You may see this as going against the objective of player agency. But I think the effort would be justified.
It's obvious that his character's behaviour will annoy the other players. But realistically speaking it would also annoy their in-game characters. In real-life, anti-social people tend to get shunned. And similar is to be expected of anti-social characters in-game. So it would be in player 1's best interests to tone down those traits of his character before the other characters decide to let him meet his fate in the next ambush.
One interesting option (but it could backfire in the wrong group) would be to encourage an in-game, in-character discussion about a problem character's behaviour.
And finally: Avoid creating open-ended scenarios.
As an extreme example, if you say: "You step outside, and the sky is blue". This gives no anchor from which players can base their decision. Any range of responses is possible: "I go to the beach." "I run around screaming 'the sky is falling'." "I recite the Fibonacci sequence in High Elvish."
Obviously this is just another way of saying: "Give your players clear options", as discussed in most of the other answers. So I'll avoid the extra detail, but would like to make an example by mentioning 2 classic computer games.
"Space Quest" and "Leisure Suit Larry"; both were similar kinds of games. A key difference is that right from the start Space Quest had a sense of urgency; a short-term goal. LSL however was very open ended. Both games were very enjoyable, but LSL did need a bit of time to get some momentum going. This was okay as a single-player game. But doesn't work so well in multi-player.

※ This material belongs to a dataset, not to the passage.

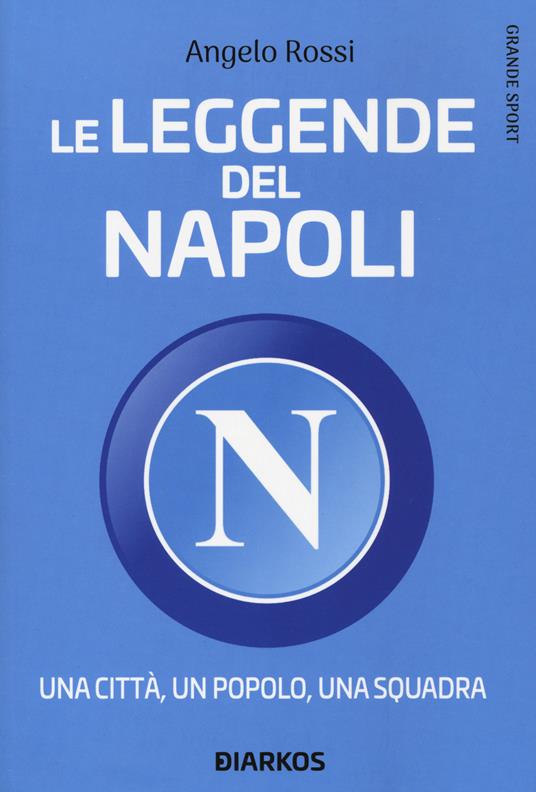 Le leggende del Napoli. Una città, un popolo, una squadra - Angelo Rossi - copertina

Even open world MMO's need the quests and dungeons to give parties clear objectives.
In closing perhaps I should try summarise with answers to the specific questions:
(1) Provide reference points from which players can make decisions. And it helps if players can find in-character motivation to make a specific choice.
(2) a. Be practical. Take short-cut decisions to move things along.
(2) b. (also 3) Let players push things along if they're getting bored. (This is a more positive look at what player 1 might have been doing.)
(3) Discourage players from adopting "in-character" traits that interfere too much with the flow of the game.